Perhaps they are waiting ghosts, as if, in composing, Martinesi nurtures behind the scenes of his spirit the poignant melancholy of vanished natures and a truth that no longer exists  Giulio Panzani.  

To speak of Martinesi as a painter means, first of all, to speak of him as a man in the broadest sense of the word. Expert of the human soul and sensitive and attentive scholar of the psyche as a forge of torment, emotions, memories, and existential anxieties. He makes of his painting an open and colorful page depicting what he meets, discovers and analyses along his journey as a man. Thus, are born on the canvas figures of women who emanate from their whole a living dynamism, while preserving the simplicity and calmness of something ancient that makes them creatures beyond the mockery of time and space.

He exudes from those images the conflictual and sometimes violent search for the soul of the painter, who seeks and gives sensations of freedom and wonder as if the artist had improvised himself a singer of fairy tales and illusions. 
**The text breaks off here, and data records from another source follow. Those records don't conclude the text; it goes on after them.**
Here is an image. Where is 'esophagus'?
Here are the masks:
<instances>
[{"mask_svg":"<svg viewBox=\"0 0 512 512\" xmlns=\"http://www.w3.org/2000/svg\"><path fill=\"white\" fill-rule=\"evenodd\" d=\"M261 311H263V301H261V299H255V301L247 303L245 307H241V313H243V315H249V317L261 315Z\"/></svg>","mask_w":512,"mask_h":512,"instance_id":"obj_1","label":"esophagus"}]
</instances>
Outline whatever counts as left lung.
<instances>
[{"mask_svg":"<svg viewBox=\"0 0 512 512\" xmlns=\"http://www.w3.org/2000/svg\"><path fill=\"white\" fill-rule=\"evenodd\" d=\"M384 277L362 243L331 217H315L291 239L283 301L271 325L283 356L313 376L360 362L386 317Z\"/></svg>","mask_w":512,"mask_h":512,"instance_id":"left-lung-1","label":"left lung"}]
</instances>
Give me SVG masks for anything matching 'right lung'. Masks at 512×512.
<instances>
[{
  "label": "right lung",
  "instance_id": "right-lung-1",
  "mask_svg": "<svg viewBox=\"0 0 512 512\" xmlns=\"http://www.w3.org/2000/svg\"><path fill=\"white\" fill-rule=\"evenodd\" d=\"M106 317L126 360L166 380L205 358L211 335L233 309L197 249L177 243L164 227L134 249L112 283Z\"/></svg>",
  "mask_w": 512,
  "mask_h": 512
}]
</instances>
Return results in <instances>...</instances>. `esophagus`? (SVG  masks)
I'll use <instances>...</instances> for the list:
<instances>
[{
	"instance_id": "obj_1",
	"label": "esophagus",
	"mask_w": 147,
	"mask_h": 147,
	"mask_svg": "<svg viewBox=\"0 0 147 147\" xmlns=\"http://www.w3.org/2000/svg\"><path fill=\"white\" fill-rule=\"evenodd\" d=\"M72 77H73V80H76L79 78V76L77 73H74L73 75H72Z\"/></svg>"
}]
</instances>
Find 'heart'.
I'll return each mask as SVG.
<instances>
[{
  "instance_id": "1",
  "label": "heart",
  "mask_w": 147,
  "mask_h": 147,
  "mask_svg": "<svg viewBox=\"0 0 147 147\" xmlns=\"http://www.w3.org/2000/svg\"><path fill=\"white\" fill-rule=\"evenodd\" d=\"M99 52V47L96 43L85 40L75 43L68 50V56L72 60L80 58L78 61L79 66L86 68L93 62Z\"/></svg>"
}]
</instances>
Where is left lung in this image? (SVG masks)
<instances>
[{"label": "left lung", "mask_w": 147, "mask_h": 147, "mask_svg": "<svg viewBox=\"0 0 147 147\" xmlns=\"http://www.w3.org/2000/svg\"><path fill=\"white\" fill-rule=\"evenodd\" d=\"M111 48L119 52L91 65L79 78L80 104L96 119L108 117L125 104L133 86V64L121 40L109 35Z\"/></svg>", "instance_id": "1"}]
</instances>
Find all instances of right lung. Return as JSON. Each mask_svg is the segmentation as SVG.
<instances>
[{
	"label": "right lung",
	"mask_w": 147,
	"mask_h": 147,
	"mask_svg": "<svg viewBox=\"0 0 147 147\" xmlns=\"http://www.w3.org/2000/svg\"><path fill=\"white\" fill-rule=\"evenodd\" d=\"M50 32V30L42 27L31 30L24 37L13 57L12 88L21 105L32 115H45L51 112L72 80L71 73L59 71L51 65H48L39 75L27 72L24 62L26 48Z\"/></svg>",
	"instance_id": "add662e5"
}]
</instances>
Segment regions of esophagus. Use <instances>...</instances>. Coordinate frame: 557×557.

.But he who knows well the fragility and the profound transience of dreams often translates reality and chooses as a scenario to his stories the corners and interiors similar to labyrinths. They seem to want to repress the vital explosion of the painter, but the impression lasts a moment. At the end of that maze of corridors there is always a triangle of light that is the seed of triumph and the overwhelming victory of light over matter Giulio Panzani.